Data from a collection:
------

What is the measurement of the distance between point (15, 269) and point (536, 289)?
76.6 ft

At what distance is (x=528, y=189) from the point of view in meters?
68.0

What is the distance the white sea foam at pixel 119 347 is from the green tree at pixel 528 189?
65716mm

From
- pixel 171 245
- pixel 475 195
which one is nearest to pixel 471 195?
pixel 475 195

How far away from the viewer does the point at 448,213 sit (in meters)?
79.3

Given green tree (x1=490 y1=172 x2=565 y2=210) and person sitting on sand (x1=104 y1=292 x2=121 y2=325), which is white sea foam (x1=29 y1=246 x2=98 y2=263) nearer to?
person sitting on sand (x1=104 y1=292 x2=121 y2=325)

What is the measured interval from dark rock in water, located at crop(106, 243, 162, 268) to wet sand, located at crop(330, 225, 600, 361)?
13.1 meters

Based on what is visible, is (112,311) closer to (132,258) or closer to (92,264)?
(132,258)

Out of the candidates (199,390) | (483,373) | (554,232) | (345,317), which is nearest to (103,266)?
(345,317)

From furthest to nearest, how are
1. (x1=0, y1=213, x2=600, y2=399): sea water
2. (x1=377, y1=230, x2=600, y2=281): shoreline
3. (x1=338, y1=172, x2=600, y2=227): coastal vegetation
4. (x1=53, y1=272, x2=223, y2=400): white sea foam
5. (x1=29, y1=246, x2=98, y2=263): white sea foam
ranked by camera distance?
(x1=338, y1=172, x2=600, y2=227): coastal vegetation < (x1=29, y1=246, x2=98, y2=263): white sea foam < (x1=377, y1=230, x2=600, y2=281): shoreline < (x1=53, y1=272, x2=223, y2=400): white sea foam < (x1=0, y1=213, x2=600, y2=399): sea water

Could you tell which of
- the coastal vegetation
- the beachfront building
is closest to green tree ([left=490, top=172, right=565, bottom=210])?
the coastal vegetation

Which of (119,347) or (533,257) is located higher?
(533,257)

------

## Set task:
Format every line of the data above as a JSON list of strings, one string per line, leaving out blank lines.

## Right answer:
[
  "What is the measurement of the distance between point (15, 269) and point (536, 289)?",
  "76.6 ft",
  "At what distance is (x=528, y=189) from the point of view in meters?",
  "68.0",
  "What is the distance the white sea foam at pixel 119 347 is from the green tree at pixel 528 189?",
  "65716mm",
  "From",
  "- pixel 171 245",
  "- pixel 475 195",
  "which one is nearest to pixel 471 195?",
  "pixel 475 195",
  "How far away from the viewer does the point at 448,213 sit (in meters)?",
  "79.3",
  "Given green tree (x1=490 y1=172 x2=565 y2=210) and person sitting on sand (x1=104 y1=292 x2=121 y2=325), which is white sea foam (x1=29 y1=246 x2=98 y2=263) nearer to?",
  "person sitting on sand (x1=104 y1=292 x2=121 y2=325)",
  "What is the measured interval from dark rock in water, located at crop(106, 243, 162, 268) to wet sand, located at crop(330, 225, 600, 361)?",
  "13.1 meters",
  "Based on what is visible, is (112,311) closer to (132,258) or closer to (92,264)?",
  "(132,258)",
  "Out of the candidates (199,390) | (483,373) | (554,232) | (345,317), which is nearest to (103,266)?",
  "(345,317)",
  "From furthest to nearest, how are",
  "1. (x1=0, y1=213, x2=600, y2=399): sea water",
  "2. (x1=377, y1=230, x2=600, y2=281): shoreline",
  "3. (x1=338, y1=172, x2=600, y2=227): coastal vegetation",
  "4. (x1=53, y1=272, x2=223, y2=400): white sea foam",
  "5. (x1=29, y1=246, x2=98, y2=263): white sea foam",
  "ranked by camera distance?",
  "(x1=338, y1=172, x2=600, y2=227): coastal vegetation < (x1=29, y1=246, x2=98, y2=263): white sea foam < (x1=377, y1=230, x2=600, y2=281): shoreline < (x1=53, y1=272, x2=223, y2=400): white sea foam < (x1=0, y1=213, x2=600, y2=399): sea water",
  "Could you tell which of",
  "- the coastal vegetation",
  "- the beachfront building",
  "is closest to green tree ([left=490, top=172, right=565, bottom=210])?",
  "the coastal vegetation",
  "Which of (119,347) or (533,257) is located higher?",
  "(533,257)"
]